The title refers to the commemoration at the National Monument on Dam Square in Amsterdam. The event has its origins in 2010, when it started on a small scale in the capital. The initiative was introduced at the time by theater makers and philosophers Jaïr Stranders and Bo Tarenskeen. They feared that the commemoration could lose its expressiveness, and wanted to raise the question of what World War II means to society today.
It has now become a national event, in which mainly professional performing artists participate, and often also many young people. This time there are also more than forty special youth performances for this group among the total number of performances.
The offer and the locations are very varied. For example, Jacob Derwig plays the performance Waar wij voor strijden in the Carré Theater in Amsterdam, but there is also a performance in the capital's Artis zoo, called Duif in Artis. During the occupation, several hundred people hid in the zoo for a period.
One of the performances, Sjiwwe voor Sobibor at Camp Westerbork, features a performance by seven young people in remembrance of the transports to the Sobibor extermination camp in Poland. These young people from Sittard in the province Limburg, delved into their town's wartime history and engaged in conversations with witnesses. These discussions are now portrayed in the performance titled Vergeten Verzet. Similarly, young people from Middelburg in Zeeland created the show Schemer.

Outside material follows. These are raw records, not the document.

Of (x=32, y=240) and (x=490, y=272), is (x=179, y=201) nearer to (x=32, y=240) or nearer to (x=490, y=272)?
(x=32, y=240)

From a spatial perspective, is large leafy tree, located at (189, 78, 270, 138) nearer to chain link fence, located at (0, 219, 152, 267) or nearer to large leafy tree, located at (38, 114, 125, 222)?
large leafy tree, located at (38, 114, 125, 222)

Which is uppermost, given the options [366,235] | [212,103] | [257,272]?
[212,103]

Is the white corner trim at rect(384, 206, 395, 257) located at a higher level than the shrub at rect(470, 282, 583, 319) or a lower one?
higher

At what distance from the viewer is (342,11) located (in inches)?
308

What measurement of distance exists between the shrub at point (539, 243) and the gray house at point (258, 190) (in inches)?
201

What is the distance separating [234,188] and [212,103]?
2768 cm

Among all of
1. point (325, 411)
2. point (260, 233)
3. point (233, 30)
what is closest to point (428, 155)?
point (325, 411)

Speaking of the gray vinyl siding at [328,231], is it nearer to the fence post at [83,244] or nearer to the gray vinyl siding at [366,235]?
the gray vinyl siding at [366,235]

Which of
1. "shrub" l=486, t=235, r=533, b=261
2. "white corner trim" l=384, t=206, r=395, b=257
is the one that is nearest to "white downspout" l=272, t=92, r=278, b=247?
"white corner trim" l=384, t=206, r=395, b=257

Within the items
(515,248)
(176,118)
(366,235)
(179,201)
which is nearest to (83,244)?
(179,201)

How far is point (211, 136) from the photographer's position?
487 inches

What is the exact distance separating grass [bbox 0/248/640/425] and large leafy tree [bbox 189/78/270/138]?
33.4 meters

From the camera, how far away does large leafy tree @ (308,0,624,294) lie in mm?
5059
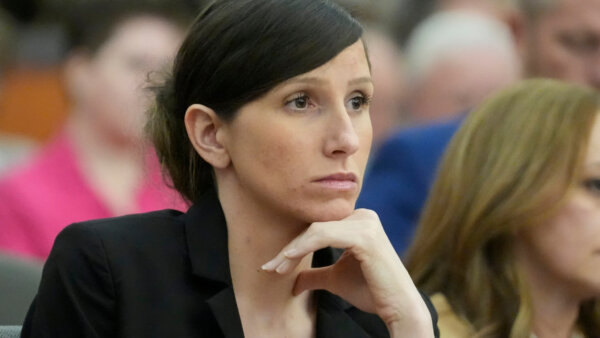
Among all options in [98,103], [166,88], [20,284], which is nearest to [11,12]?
[98,103]

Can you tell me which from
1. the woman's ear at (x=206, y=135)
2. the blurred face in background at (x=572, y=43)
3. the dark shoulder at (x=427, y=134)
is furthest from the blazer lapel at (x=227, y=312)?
the blurred face in background at (x=572, y=43)

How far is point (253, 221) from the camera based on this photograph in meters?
2.34

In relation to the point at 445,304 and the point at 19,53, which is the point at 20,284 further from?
the point at 19,53

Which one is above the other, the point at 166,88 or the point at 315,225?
the point at 166,88

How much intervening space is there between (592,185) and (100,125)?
6.68 ft

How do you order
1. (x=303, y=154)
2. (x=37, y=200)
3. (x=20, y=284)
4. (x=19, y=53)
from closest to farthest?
(x=303, y=154) < (x=20, y=284) < (x=37, y=200) < (x=19, y=53)

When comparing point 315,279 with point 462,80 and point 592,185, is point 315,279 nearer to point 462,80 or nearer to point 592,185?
→ point 592,185

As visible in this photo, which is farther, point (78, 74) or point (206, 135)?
point (78, 74)

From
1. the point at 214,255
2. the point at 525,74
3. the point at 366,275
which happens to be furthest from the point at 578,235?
the point at 525,74

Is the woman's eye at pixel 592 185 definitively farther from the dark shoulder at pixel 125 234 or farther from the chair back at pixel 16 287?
the chair back at pixel 16 287

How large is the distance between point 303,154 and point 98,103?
2.35 metres

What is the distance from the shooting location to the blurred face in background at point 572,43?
15.6 feet

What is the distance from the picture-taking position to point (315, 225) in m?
2.26

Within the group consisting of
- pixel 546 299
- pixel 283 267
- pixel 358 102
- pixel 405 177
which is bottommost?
pixel 546 299
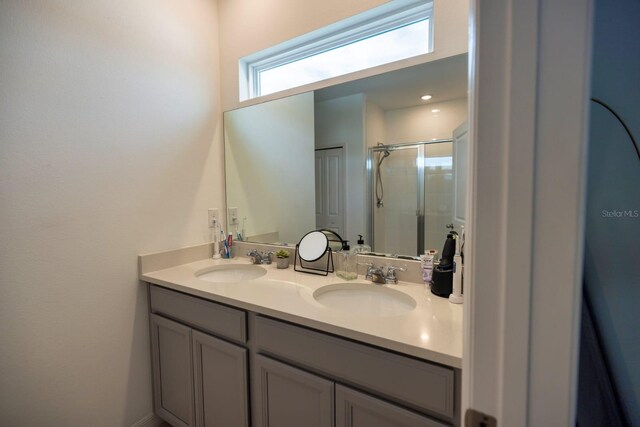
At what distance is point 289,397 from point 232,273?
0.88 metres

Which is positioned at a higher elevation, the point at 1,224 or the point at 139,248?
the point at 1,224

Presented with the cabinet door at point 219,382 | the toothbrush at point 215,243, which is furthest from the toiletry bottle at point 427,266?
the toothbrush at point 215,243

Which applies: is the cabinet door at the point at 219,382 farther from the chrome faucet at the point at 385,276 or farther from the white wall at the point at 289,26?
the white wall at the point at 289,26

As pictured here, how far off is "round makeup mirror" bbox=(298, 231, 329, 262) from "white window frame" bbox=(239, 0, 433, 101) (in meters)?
1.06

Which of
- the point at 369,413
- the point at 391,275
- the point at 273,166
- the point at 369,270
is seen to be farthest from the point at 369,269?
the point at 273,166

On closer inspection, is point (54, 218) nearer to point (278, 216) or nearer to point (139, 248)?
point (139, 248)

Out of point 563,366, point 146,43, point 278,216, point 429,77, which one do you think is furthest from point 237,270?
point 563,366

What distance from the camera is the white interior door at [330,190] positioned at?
1604 millimetres

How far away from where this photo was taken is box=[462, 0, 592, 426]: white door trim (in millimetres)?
326

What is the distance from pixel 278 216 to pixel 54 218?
1106 millimetres

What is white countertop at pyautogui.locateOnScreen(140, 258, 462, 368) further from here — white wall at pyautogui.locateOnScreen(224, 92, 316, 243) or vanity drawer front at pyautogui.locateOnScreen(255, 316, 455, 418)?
white wall at pyautogui.locateOnScreen(224, 92, 316, 243)

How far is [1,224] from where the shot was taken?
1087 mm

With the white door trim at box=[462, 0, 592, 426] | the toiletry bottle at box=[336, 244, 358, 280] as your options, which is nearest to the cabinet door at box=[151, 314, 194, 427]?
the toiletry bottle at box=[336, 244, 358, 280]

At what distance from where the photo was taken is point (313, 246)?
1.59 m
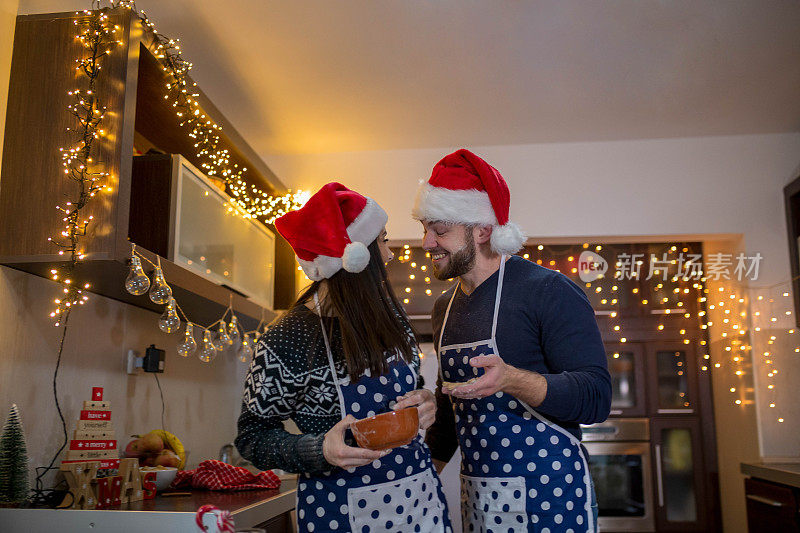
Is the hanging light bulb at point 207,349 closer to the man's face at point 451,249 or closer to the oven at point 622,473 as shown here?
the man's face at point 451,249

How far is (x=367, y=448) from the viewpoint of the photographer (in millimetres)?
1124

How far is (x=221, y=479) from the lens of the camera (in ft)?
→ 7.53

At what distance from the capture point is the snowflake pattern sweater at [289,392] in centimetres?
122

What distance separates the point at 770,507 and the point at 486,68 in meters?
2.21

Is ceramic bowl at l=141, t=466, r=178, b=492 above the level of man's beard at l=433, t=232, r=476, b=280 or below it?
below

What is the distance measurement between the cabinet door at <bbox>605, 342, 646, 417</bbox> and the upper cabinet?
259 cm

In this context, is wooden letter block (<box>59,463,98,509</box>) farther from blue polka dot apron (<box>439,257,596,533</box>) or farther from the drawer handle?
the drawer handle

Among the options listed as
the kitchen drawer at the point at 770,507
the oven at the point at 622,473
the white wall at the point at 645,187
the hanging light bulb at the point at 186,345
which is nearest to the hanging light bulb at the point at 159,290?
the hanging light bulb at the point at 186,345

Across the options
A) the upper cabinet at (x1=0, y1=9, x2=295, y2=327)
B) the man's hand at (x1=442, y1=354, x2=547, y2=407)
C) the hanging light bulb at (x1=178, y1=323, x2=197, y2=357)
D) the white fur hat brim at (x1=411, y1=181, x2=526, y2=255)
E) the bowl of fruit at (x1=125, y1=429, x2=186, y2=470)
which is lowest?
the bowl of fruit at (x1=125, y1=429, x2=186, y2=470)

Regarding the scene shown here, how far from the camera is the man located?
52.0 inches

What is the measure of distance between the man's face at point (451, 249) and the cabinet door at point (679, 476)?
117 inches

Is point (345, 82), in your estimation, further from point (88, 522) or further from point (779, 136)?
point (779, 136)

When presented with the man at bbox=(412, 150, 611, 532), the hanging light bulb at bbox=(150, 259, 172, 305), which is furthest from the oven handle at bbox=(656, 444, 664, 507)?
the hanging light bulb at bbox=(150, 259, 172, 305)

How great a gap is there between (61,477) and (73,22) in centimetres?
128
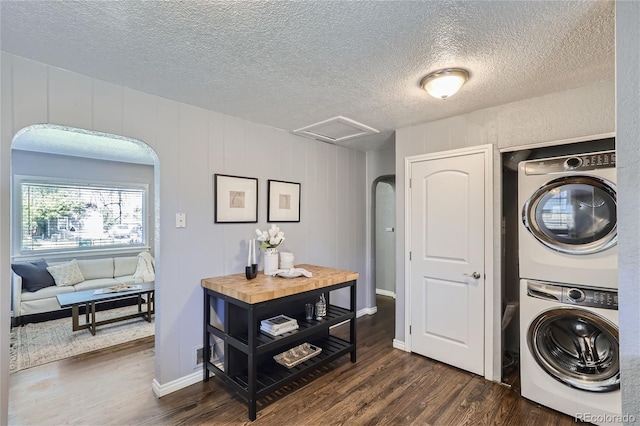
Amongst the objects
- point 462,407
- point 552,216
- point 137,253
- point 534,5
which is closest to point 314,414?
point 462,407

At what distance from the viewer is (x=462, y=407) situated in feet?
7.02

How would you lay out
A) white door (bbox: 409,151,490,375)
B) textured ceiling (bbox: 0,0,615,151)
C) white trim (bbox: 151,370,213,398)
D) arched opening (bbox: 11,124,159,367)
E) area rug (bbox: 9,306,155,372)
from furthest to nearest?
arched opening (bbox: 11,124,159,367) → area rug (bbox: 9,306,155,372) → white door (bbox: 409,151,490,375) → white trim (bbox: 151,370,213,398) → textured ceiling (bbox: 0,0,615,151)

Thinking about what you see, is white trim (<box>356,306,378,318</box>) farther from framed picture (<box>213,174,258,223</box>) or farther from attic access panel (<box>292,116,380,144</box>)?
attic access panel (<box>292,116,380,144</box>)

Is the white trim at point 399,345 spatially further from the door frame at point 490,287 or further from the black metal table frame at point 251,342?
the door frame at point 490,287

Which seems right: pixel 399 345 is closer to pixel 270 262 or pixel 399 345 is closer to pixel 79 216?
pixel 270 262

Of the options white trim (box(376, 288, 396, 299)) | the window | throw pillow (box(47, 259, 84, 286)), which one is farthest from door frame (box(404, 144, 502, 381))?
the window

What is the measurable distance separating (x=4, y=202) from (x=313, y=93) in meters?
1.99

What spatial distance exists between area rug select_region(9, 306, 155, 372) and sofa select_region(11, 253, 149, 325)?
0.25 meters

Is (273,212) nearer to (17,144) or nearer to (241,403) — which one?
(241,403)

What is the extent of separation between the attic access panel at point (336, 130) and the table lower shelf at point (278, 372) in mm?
2128

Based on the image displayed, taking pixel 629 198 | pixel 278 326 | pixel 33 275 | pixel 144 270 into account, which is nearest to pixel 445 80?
pixel 629 198

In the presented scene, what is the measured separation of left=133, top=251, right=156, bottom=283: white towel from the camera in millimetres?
4621

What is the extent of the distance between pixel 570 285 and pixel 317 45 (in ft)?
7.27

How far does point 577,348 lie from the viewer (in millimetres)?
2006
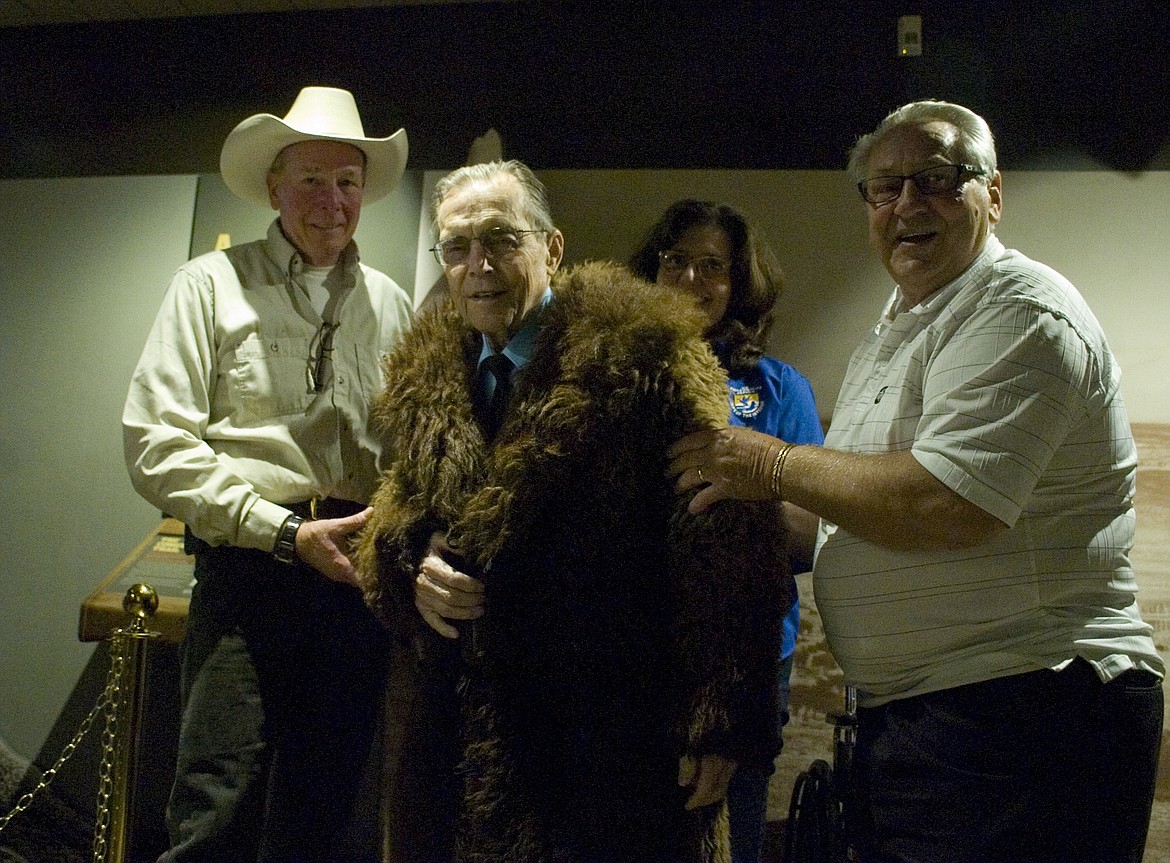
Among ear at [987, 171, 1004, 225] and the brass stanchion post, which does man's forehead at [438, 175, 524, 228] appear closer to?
ear at [987, 171, 1004, 225]

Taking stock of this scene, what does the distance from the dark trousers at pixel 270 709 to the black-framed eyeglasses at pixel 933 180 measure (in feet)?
5.26

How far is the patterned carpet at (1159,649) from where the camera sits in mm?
2729

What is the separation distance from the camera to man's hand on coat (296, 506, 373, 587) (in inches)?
86.1

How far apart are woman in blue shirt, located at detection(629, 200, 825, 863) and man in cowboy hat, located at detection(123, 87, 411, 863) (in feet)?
2.77

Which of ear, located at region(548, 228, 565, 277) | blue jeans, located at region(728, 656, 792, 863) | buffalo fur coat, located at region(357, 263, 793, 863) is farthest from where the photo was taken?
blue jeans, located at region(728, 656, 792, 863)

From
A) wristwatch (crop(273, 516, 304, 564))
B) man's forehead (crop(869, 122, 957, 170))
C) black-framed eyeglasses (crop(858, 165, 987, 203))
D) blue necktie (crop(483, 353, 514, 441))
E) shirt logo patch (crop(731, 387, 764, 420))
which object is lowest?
wristwatch (crop(273, 516, 304, 564))

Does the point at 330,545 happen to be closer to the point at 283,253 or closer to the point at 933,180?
the point at 283,253

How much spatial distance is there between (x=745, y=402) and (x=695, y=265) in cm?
42

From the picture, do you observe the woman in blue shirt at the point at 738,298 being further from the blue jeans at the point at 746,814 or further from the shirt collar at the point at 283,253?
the shirt collar at the point at 283,253

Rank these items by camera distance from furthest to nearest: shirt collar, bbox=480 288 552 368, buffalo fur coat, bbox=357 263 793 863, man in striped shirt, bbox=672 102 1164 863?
shirt collar, bbox=480 288 552 368, buffalo fur coat, bbox=357 263 793 863, man in striped shirt, bbox=672 102 1164 863

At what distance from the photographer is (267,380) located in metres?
2.38

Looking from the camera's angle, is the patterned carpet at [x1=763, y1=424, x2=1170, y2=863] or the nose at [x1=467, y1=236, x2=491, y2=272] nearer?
the nose at [x1=467, y1=236, x2=491, y2=272]

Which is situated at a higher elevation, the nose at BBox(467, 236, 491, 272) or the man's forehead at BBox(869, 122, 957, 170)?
the man's forehead at BBox(869, 122, 957, 170)

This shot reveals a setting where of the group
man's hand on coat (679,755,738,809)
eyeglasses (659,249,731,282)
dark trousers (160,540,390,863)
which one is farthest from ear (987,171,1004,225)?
dark trousers (160,540,390,863)
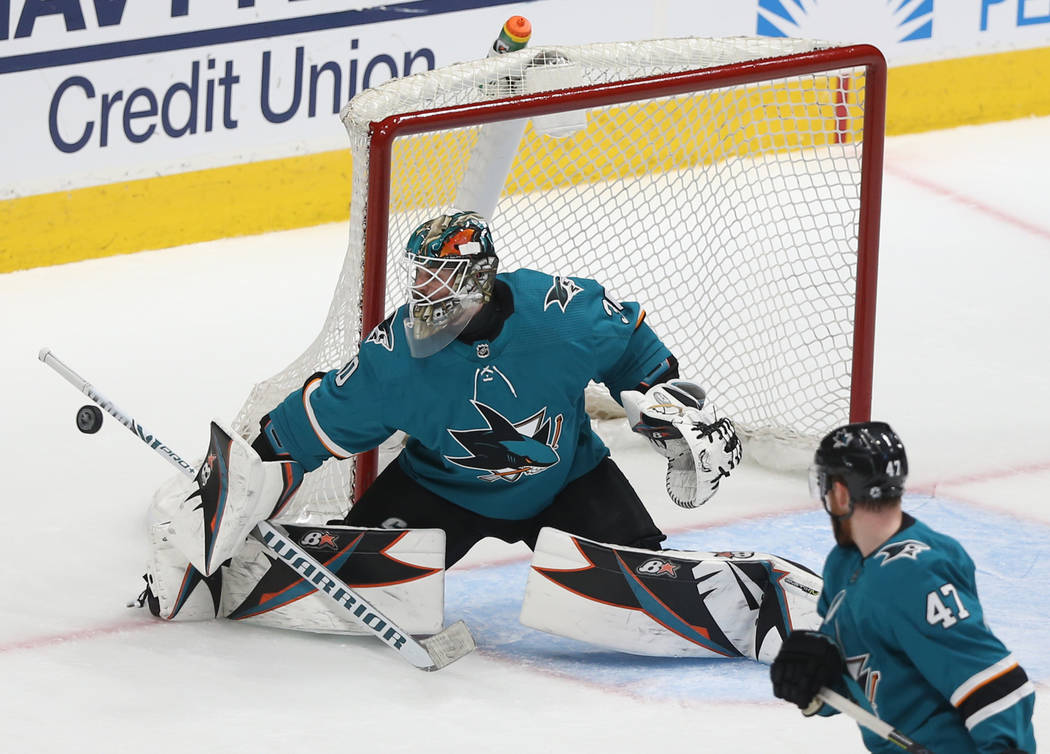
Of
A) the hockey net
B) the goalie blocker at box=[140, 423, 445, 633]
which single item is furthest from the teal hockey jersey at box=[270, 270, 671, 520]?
the hockey net

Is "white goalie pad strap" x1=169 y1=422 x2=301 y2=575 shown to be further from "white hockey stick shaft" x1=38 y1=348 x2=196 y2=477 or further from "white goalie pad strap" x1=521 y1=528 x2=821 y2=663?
"white goalie pad strap" x1=521 y1=528 x2=821 y2=663

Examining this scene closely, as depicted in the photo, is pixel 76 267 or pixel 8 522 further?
pixel 76 267

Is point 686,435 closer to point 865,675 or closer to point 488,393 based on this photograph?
point 488,393

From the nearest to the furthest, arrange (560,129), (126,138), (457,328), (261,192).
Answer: (457,328) < (560,129) < (126,138) < (261,192)

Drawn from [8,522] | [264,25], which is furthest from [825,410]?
[264,25]

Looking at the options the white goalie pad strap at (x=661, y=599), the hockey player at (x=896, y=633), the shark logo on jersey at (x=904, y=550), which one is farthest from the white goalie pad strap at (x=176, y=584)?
the shark logo on jersey at (x=904, y=550)

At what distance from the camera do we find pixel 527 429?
3.42 meters

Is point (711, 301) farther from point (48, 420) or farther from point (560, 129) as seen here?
point (48, 420)

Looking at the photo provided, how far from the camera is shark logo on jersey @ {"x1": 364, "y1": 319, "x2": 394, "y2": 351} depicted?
337 centimetres

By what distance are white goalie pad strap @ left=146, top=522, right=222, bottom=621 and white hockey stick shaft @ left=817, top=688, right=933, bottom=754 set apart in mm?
1647

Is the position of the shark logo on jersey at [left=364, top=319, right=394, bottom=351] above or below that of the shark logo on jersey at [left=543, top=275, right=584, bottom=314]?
below

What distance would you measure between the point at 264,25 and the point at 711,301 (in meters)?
1.72

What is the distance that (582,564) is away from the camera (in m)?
3.48

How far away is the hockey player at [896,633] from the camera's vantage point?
83.8 inches
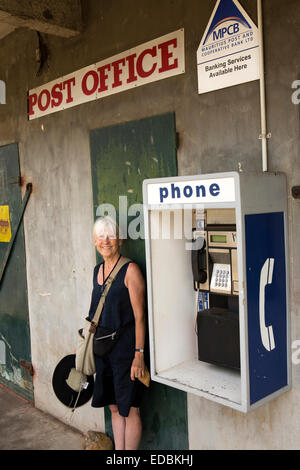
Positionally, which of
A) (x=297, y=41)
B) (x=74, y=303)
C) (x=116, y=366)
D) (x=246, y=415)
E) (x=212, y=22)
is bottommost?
(x=246, y=415)

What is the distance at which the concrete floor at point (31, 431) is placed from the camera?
12.9ft

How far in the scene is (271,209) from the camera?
2439mm

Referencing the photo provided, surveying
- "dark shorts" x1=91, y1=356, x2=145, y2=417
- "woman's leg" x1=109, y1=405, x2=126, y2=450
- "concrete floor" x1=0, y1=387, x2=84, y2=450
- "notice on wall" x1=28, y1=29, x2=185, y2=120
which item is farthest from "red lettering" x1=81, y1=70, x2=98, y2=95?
"concrete floor" x1=0, y1=387, x2=84, y2=450

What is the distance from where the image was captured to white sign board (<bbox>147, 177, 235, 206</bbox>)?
234cm

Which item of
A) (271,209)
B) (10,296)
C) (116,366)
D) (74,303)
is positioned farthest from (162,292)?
(10,296)

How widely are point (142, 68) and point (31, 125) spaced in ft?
5.23

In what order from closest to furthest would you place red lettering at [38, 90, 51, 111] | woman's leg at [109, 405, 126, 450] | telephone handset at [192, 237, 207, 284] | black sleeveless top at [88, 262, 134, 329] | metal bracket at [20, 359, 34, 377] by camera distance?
telephone handset at [192, 237, 207, 284] → black sleeveless top at [88, 262, 134, 329] → woman's leg at [109, 405, 126, 450] → red lettering at [38, 90, 51, 111] → metal bracket at [20, 359, 34, 377]

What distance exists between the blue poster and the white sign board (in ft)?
0.58

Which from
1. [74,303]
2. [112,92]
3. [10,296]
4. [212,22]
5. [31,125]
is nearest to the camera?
[212,22]

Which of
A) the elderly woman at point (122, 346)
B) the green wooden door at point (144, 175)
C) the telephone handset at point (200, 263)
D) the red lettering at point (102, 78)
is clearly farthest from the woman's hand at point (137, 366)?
the red lettering at point (102, 78)

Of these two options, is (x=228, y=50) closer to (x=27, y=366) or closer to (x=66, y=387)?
(x=66, y=387)

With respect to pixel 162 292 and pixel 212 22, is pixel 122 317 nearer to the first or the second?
pixel 162 292

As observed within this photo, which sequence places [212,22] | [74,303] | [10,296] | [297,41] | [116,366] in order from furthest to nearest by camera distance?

At Twente Airport in Enschede, Dutch actress Johanna ter Steege presents her new musical theatre show De Vergeten Twentse Lente, featuring music by Boudewijn de Groot. The performance recounts a largely forgotten strike against German occupiers in 1943 and delves into the current state of democracy and its vulnerabilities.
In 1943, half a million people participated in a strike against the forced labor deployment of released Dutch soldiers in Germany. The protest began at the Stork machine factory in Hengelo. De Vergeten Twentse Lente will be performed a dozen times in the coming weeks.